WORK INSTRUCTIONS — Copy the records below, substituting "stone bench" for every "concrete bench" and leaving everything else unchanged.

═══ DATA PROVIDED

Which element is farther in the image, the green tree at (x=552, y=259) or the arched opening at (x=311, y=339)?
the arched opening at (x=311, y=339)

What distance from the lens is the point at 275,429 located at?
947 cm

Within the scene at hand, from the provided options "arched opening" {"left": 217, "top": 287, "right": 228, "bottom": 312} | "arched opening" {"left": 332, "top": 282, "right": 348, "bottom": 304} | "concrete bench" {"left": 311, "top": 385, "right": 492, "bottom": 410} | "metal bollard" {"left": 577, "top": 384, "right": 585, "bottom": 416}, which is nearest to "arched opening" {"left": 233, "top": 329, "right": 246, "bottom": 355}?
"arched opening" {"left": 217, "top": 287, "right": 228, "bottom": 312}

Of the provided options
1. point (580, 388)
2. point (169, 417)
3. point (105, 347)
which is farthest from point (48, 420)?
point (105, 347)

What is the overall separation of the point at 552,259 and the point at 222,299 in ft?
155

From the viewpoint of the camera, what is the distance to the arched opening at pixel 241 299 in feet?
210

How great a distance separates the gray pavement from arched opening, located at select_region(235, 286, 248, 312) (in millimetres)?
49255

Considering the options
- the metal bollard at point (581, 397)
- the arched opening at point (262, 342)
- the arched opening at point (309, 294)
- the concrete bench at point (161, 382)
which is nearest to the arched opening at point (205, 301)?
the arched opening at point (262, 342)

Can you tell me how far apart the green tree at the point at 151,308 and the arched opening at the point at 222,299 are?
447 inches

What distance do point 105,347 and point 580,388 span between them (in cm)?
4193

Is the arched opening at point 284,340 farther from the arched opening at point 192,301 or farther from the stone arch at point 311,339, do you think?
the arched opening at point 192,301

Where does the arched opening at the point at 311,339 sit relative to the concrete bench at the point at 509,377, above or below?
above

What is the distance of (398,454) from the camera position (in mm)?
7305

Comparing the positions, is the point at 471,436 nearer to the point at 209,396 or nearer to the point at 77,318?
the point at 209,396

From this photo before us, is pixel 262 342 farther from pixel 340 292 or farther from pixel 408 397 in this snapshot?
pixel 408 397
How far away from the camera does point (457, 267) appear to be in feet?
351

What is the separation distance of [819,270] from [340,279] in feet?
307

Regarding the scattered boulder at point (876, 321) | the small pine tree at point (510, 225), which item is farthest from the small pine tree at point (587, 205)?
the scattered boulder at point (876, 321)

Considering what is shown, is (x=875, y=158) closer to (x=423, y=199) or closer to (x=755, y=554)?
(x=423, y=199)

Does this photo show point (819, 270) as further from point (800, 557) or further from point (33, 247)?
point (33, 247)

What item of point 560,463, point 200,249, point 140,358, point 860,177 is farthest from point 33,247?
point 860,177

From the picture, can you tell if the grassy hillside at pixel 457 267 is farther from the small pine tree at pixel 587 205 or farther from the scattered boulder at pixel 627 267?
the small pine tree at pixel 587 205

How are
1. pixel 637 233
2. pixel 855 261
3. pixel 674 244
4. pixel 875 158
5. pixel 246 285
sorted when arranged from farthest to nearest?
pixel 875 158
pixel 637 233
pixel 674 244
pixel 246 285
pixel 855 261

══════

ANSWER BELOW —
Which element is farther in the image, the green tree at (x=552, y=259) or the arched opening at (x=311, y=339)?
the arched opening at (x=311, y=339)

What distance from the lens is the point at 275,429 located at?
947 cm

Within the scene at hand, from the provided options "arched opening" {"left": 217, "top": 287, "right": 228, "bottom": 312} | "arched opening" {"left": 332, "top": 282, "right": 348, "bottom": 304} | "stone bench" {"left": 311, "top": 385, "right": 492, "bottom": 410} | "metal bollard" {"left": 577, "top": 384, "right": 585, "bottom": 416}, which is nearest to "arched opening" {"left": 233, "top": 329, "right": 246, "bottom": 355}?
"arched opening" {"left": 217, "top": 287, "right": 228, "bottom": 312}

Of the provided options
1. point (580, 388)
2. point (169, 417)
3. point (105, 347)
which is farthest from point (48, 420)?
point (105, 347)

What is the overall separation of the point at 552,259 and the point at 222,299 in ft?
155

From the viewpoint of the camera, what is the distance to the arched opening at pixel 241 299 in feet?
210

How great a distance separates the gray pavement from arched opening, located at select_region(235, 286, 248, 312) (in millimetres)?
49255

Considering the options
- the metal bollard at point (581, 397)
- the arched opening at point (262, 342)
- the arched opening at point (309, 294)
- the stone bench at point (161, 382)
which is nearest to the arched opening at point (205, 301)?
the arched opening at point (262, 342)

Can you tell me how far apart the green tree at the point at 151,308 and the arched opening at the point at 222,299 are?
447 inches

What distance do point 105,347 and point 580,388 span between them (in cm)?
4193

Is the arched opening at point 284,340 farther from the arched opening at point 192,301 or farther from the stone arch at point 311,339, do you think?
the arched opening at point 192,301

Where does the arched opening at the point at 311,339 sit relative to the stone bench at the point at 509,377, above or below?
above

What is the distance of (398,454) from the camera position (in mm)?
7305

Comparing the positions, is the point at 471,436 nearer to the point at 209,396 or nearer to the point at 77,318?
the point at 209,396

From this photo before us, is pixel 262 342 farther from pixel 340 292 or farther from pixel 408 397 in this snapshot?
pixel 408 397
How far away from the camera does point (457, 267) appear to be in feet?
351

What is the separation distance of [819,270] from [340,279] in feet?
307

Regarding the scattered boulder at point (876, 321) | the small pine tree at point (510, 225), which item is farthest from the small pine tree at point (587, 205)?
the scattered boulder at point (876, 321)

Considering what is shown, is (x=875, y=158) closer to (x=423, y=199) or closer to (x=755, y=554)?
(x=423, y=199)

Does this photo show point (819, 270) as further from point (800, 557) or further from point (33, 247)?
point (33, 247)

What item of point 560,463, point 200,249, point 140,358, point 860,177 is farthest from point 33,247?
point 860,177

From the picture, can you tell if the grassy hillside at pixel 457 267 is farther from the small pine tree at pixel 587 205 or farther from the scattered boulder at pixel 627 267?
the small pine tree at pixel 587 205

How are
1. pixel 637 233
2. pixel 855 261
3. pixel 674 244
4. pixel 875 158
5. pixel 246 285
sorted when arranged from farthest to nearest?
pixel 875 158
pixel 637 233
pixel 674 244
pixel 246 285
pixel 855 261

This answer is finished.